▶ What the exercise asks: Starting at the item that contains "Time of clock at [539,587,648,710]: 10:25" and ending with the last item, write those items out again word for word, leaving out the pictures.

>> begin Record list

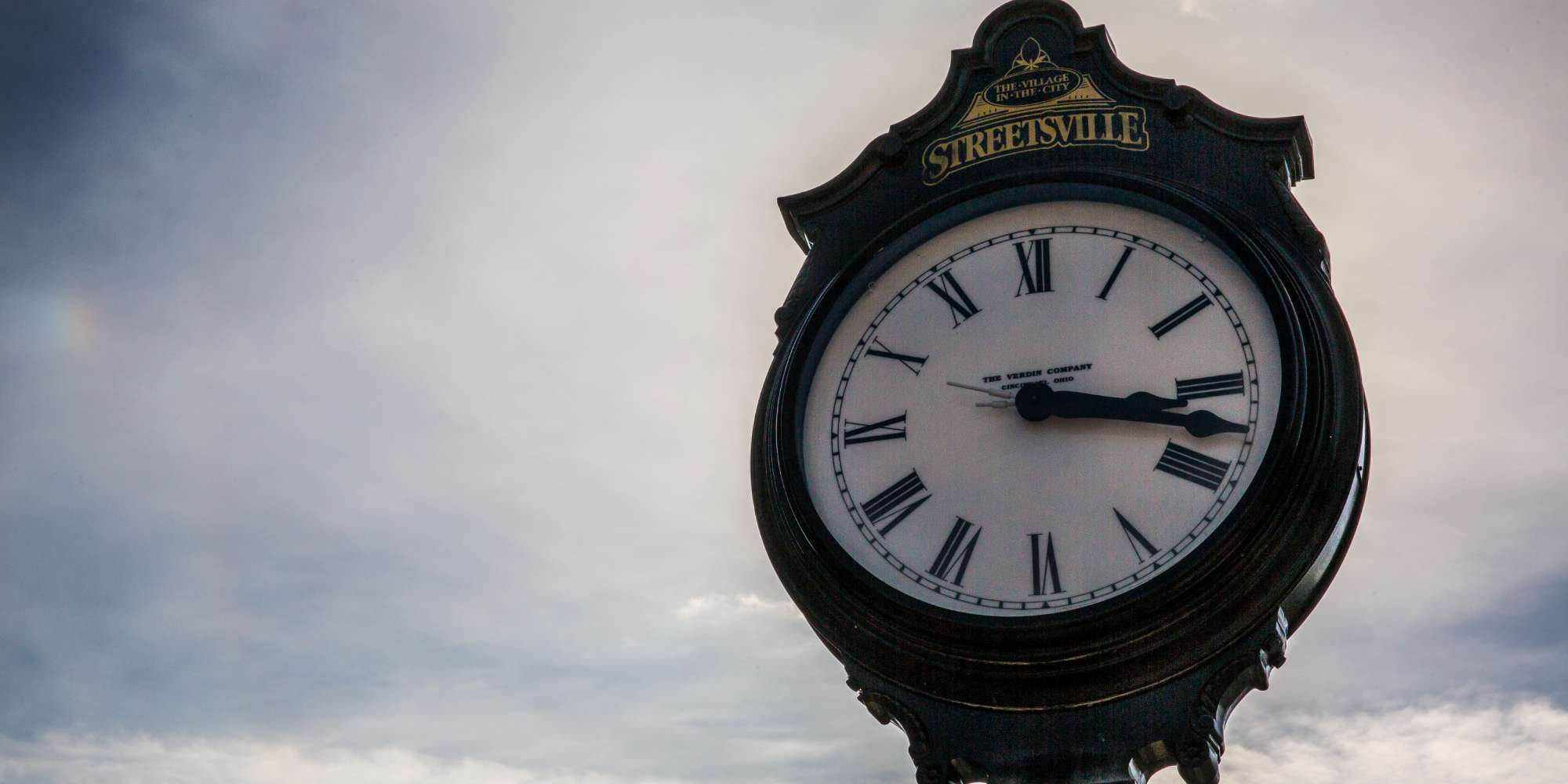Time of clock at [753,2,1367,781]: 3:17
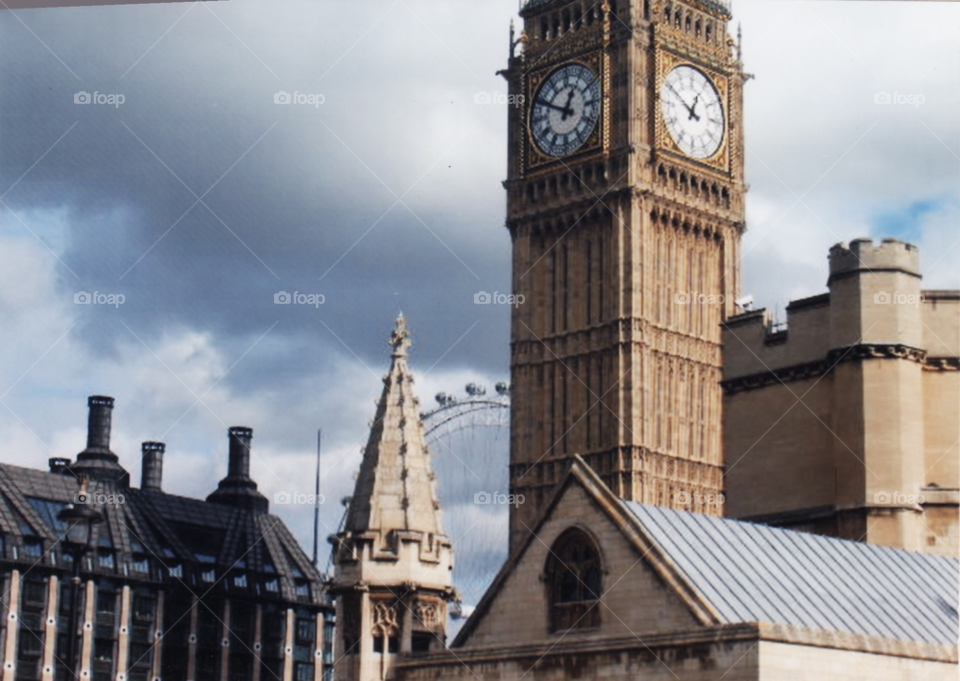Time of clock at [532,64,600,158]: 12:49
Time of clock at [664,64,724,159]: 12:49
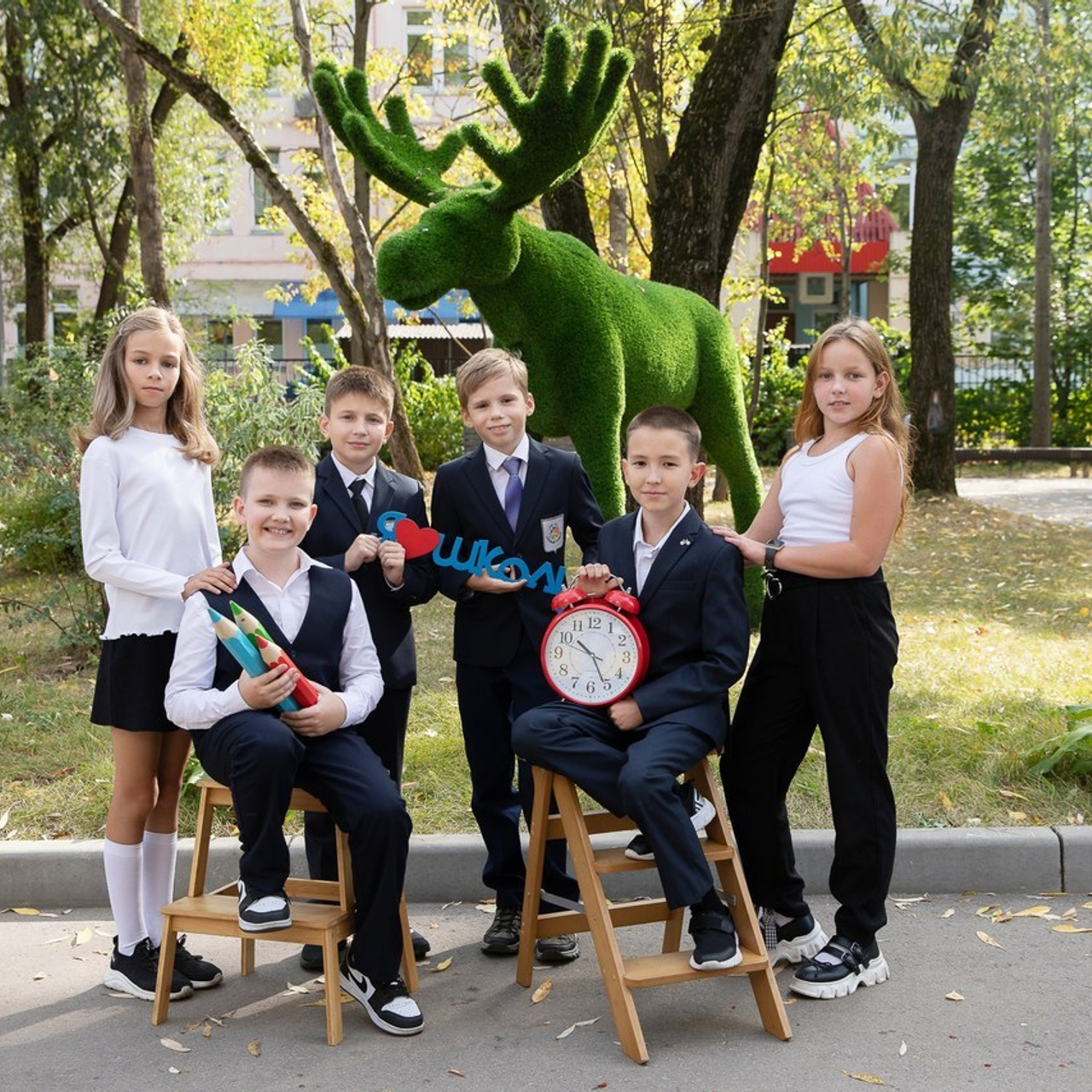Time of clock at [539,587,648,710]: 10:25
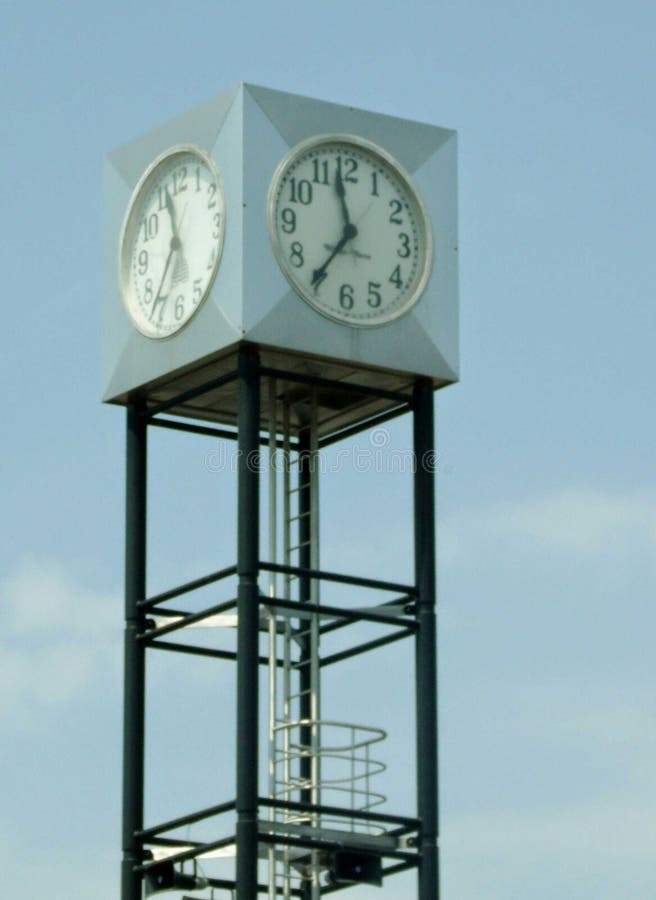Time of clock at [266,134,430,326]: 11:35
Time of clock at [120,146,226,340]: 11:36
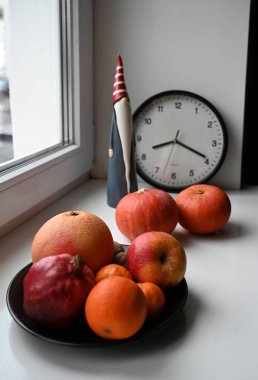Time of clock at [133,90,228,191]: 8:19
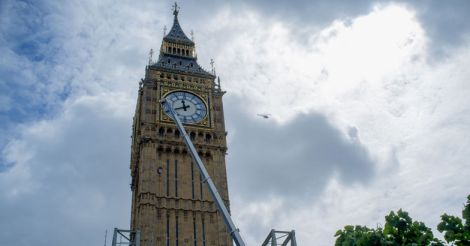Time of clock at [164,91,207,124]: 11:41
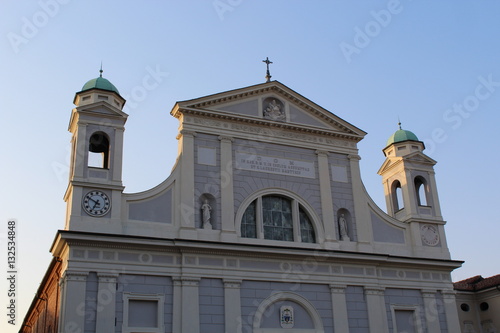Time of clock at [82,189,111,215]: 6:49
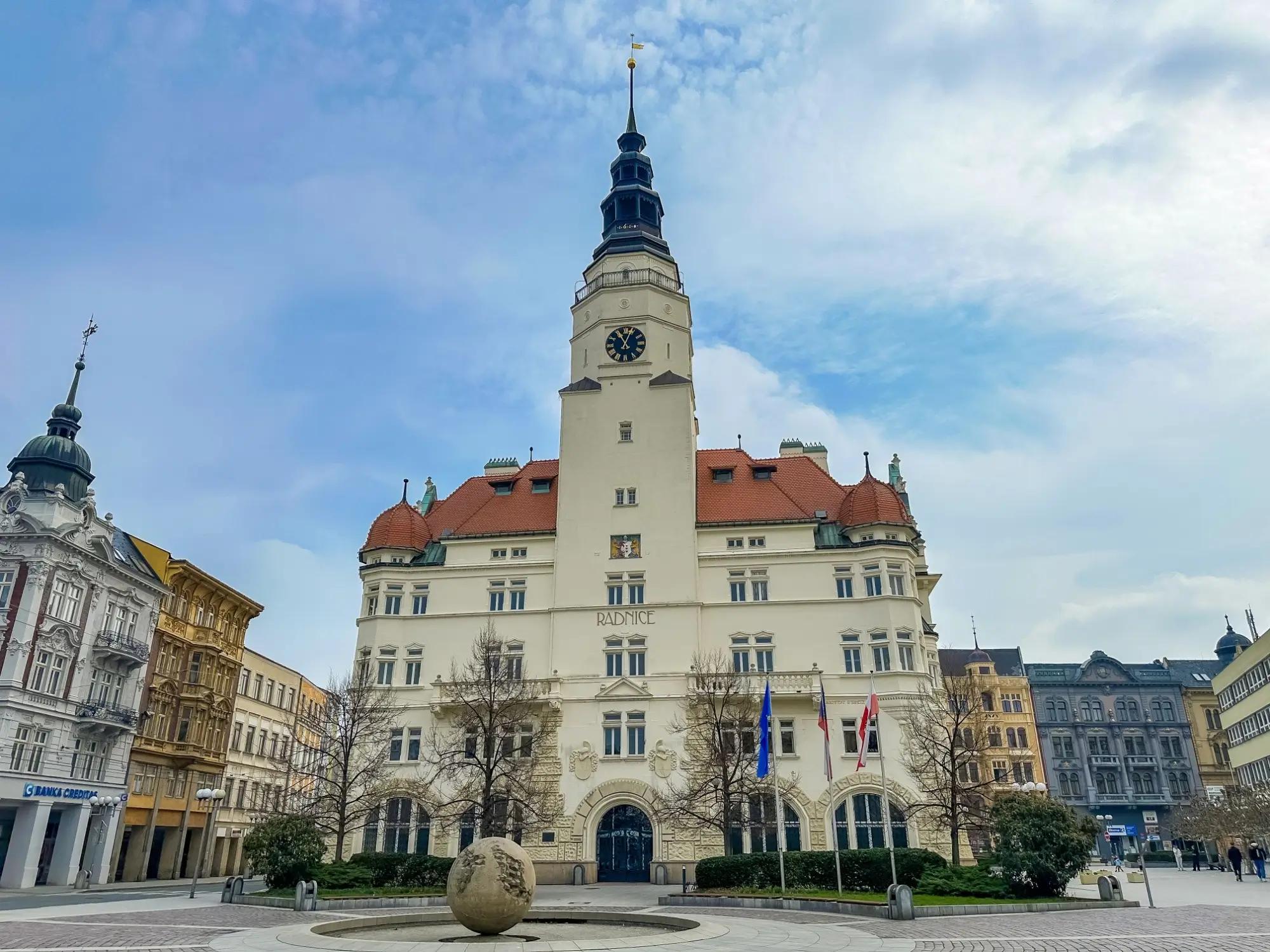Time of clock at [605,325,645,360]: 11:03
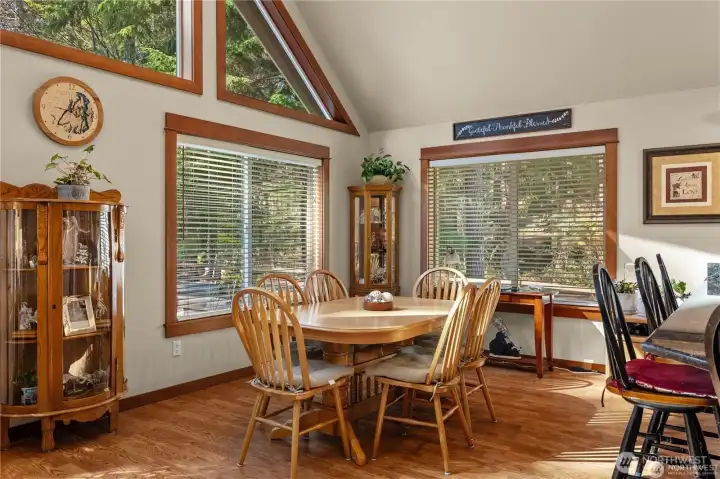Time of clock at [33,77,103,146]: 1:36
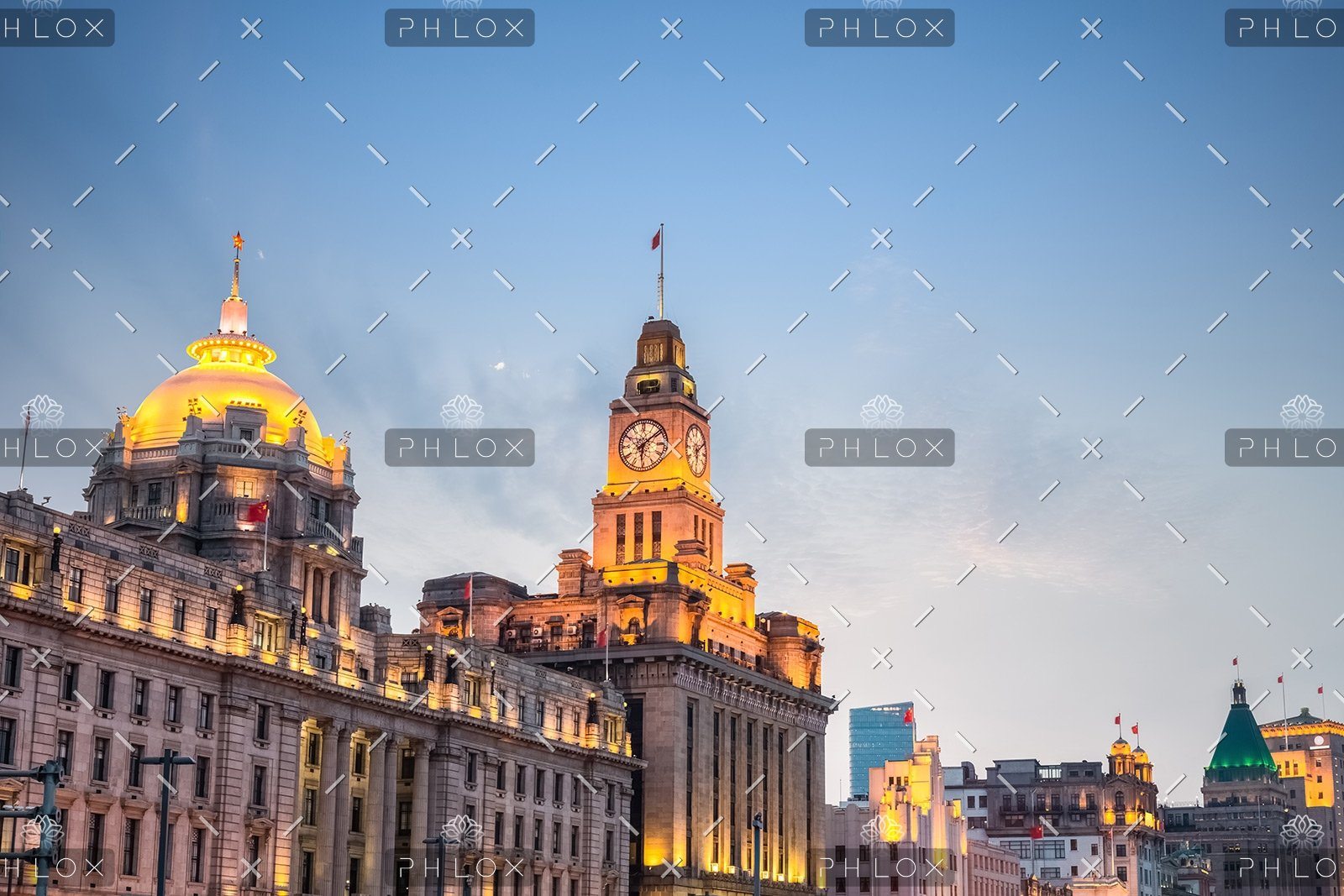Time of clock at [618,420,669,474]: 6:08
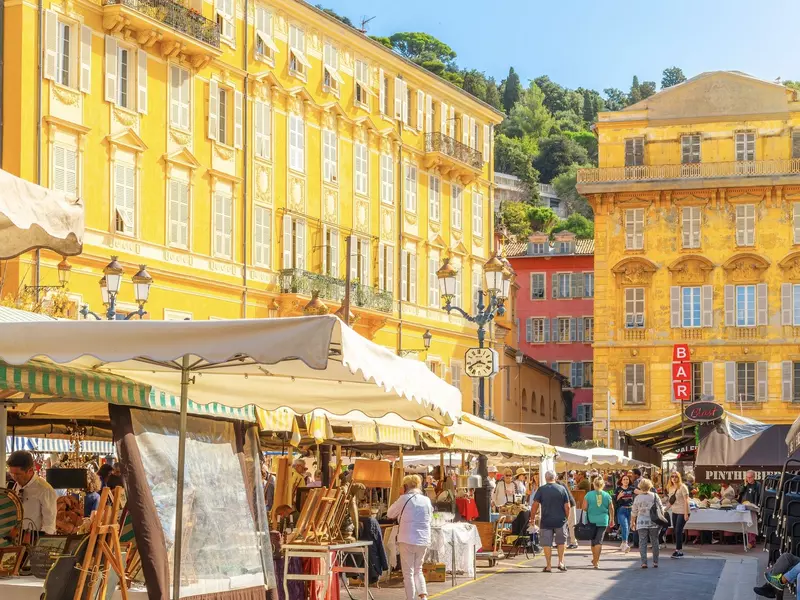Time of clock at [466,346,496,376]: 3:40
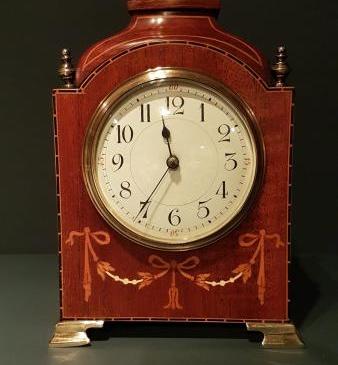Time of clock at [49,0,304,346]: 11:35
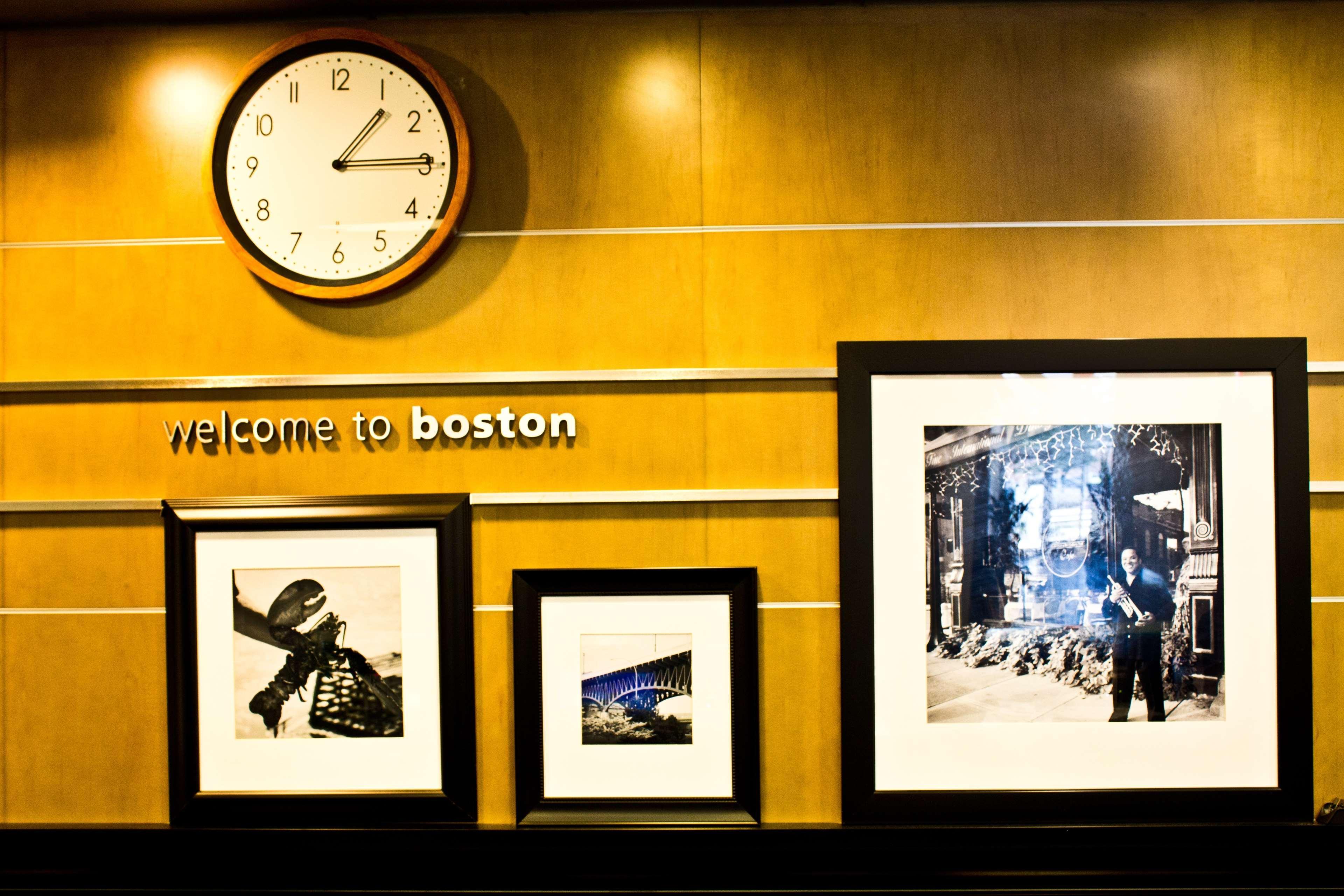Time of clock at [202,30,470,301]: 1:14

>> end Record list

▶ Worked answer:
Time of clock at [539,587,648,710]: 10:25
Time of clock at [266,134,430,326]: 11:35
Time of clock at [120,146,226,340]: 11:36
Time of clock at [133,90,228,191]: 8:19
Time of clock at [164,91,207,124]: 11:41
Time of clock at [82,189,111,215]: 6:49
Time of clock at [605,325,645,360]: 11:03
Time of clock at [33,77,103,146]: 1:36
Time of clock at [618,420,669,474]: 6:08
Time of clock at [466,346,496,376]: 3:40
Time of clock at [49,0,304,346]: 11:35
Time of clock at [202,30,470,301]: 1:14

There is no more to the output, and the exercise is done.